2.3.1. Persistent Homology of Networks (PHN)

This page provides a summary of the python functions used in “Persistent Homology of Complex Networks for Dynamic State Detection” for generating and analyzing complex networks as the Persistent Homology of Networks (PHN). Additionally, a basic example is provided showing the functionality of the method for a simple time series. Below, a simple overview of the method is provided.

Outline of method: a time series (a) is embedded (b) using state space reconstruction from Takens’ embedding or segmenting the vectors into a set of permutations. From these two representations, an undirected, unweighted network (c) is formed by either applying a kth nearest neighbors algorithm or by setting each permutation state as a node. The distance matrix (d) is calculated using the shortest path between all nodes. The persistence diagram (e) is generated by applying persistent homology to the distance matrix. Finally, one of several point summaries (f) are used to extract information from the persistence diagram.

teaspoon.TDA.PHN.DistanceMatrix(A, method='shortest_unweighted_path')[source]

This function calculates the distance matrix from a connected graph represented as an adjacency matrix using an available method.”

Parameters:

A (2-D array) – 2-D square adjacency matrix
method (str) – Method for calculating distances between nodes. default is shortest_unweighted_path.
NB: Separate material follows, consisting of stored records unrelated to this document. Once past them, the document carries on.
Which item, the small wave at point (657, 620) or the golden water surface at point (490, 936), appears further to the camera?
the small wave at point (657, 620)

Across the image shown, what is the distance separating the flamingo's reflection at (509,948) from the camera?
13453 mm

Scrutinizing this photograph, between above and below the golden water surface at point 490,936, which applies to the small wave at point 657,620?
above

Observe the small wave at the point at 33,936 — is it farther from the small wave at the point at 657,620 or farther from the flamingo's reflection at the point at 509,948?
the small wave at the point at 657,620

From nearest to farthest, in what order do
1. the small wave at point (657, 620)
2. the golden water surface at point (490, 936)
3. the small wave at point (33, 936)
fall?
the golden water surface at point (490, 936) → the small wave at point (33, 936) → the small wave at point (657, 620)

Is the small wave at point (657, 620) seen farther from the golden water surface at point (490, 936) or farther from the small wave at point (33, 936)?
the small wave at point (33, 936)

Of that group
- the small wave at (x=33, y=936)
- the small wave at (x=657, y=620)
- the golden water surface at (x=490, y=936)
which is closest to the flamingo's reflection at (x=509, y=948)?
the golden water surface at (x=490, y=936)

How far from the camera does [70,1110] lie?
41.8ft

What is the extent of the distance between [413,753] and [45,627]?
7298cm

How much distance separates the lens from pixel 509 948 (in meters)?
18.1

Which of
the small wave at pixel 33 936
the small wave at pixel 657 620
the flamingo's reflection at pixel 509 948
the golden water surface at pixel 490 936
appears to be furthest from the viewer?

Options are shortest_unweighted_path, shortest_weighted_path, weighted_shortest_path, and diffusion_distance.

Returns:

Distance matrix between all node pairs.

Return type:

[2-D array]

teaspoon.TDA.PHN.PH_network(D, max_homology_dimension=1)[source]

This function calculates the persistent homology of the graph represented by the adjacency matrix A using a distance algorithm defined by user.

Parameters:

D (2-D array) – Distance matrix between all node pairs.
max_homology_dimension (Optional[int]) – maximum dimension of the homology.

Returns:

list of lists where ech list is a persistence diagram (standard ripser format).

Return type:

[list]

teaspoon.TDA.PHN.point_summaries(diagram, A)[source]

This function calculates the persistent homology statistics for a graph from the paper “Persistent Homology of Complex Networks for Dynamic State Detection.”

Parameters:

A (2-D array) – 2-D square adjacency matrix
diagram (list) – persistence diagram from ripser from a graph’s distance matrix

Returns:

statistics (R, En M) as (maximum persistence ratio, persistent entropy normalized, homology class ratio). Returns NaNs if empty diagram.

Return type:

[array 1-D]

2.3.1.1. Example

The following is an example implementing the method for an ordinal partition network and shortest unweighted path distance for a simple periodic time series. However, other network types (e.g., k-NN or CGSSN) could be used and other distances (e.g., weighted shortest path or diffusion distance) could have been used. These other distances and networks are described in the signal processing module.:

#import needed packages
import numpy as np
import matplotlib.pyplot as plt
import matplotlib.gridspec as gridspec
import networkx as nx

#teaspoon functions
from teaspoon.SP.network import ordinal_partition_graph
from teaspoon.SP.network_tools import remove_zeros
from teaspoon.SP.network_tools import make_network
from teaspoon.TDA.PHN import DistanceMatrix, point_summaries, PH_network

# Time series data
t = np.linspace(0,30,600)
ts = np.sin(t) + np.sin(2*t) #generate a simple time series

A = ordinal_partition_graph(ts, n = 6) #adjacency matrix
A = remove_zeros(A) #remove nodes of unused permutation
G = nx.from_numpy_matrix(A)
G.remove_edges_from(nx.selfloop_edges(G))
#create distance matrix and calculate persistence diagram
D = DistanceMatrix(A, method = 'diffusion_distance')
diagram = PH_network(D)

print('1-D Persistent Homology (loops): ', diagram[1])

stats = point_summaries(diagram, A)
print('Persistent homology of network statistics: ', stats)



TextSize = 14
plt.figure(2)
plt.figure(figsize=(8,8))
gs = gridspec.GridSpec(4, 2)

ax = plt.subplot(gs[0:2, 0:2]) #plot time series
plt.title('Time Series', size = TextSize)
plt.plot(ts, 'k')
plt.xticks(size = TextSize)
plt.yticks(size = TextSize)
plt.xlabel('$t$', size = TextSize)
plt.ylabel('$x(t)$', size = TextSize)
plt.xlim(0,len(ts))

ax = plt.subplot(gs[2:4, 0])
plt.title('Network', size = TextSize)
nx.draw(G, with_labels=False, font_weight='bold', node_color='blue',
    width=1, font_size = 10, node_size = 30)

ax = plt.subplot(gs[2:4, 1])
plt.title('Persistence Diagram', size = TextSize)
MS = 3
top = max(diagram[1].T[1])
plt.plot([0,top*1.25],[0,top*1.25],'k--')
plt.yticks( size = TextSize)
plt.xticks(size = TextSize)
plt.xlabel('Birth', size = TextSize)
plt.ylabel('Death', size = TextSize)
plt.plot(diagram[1].T[0],diagram[1].T[1] ,'go', markersize = MS+2)
plt.xlim(0,top*1.25)
plt.ylim(0,top*1.25)

plt.subplots_adjust(hspace= 0.8)
plt.subplots_adjust(wspace= 0.35)
plt.show()

Where the output for this example is:

1-D Persistent Homology (loops):  [[ 1. 15.]]
Persistent homology of network statistics:  [0.0, 0, 0.02127659574468085]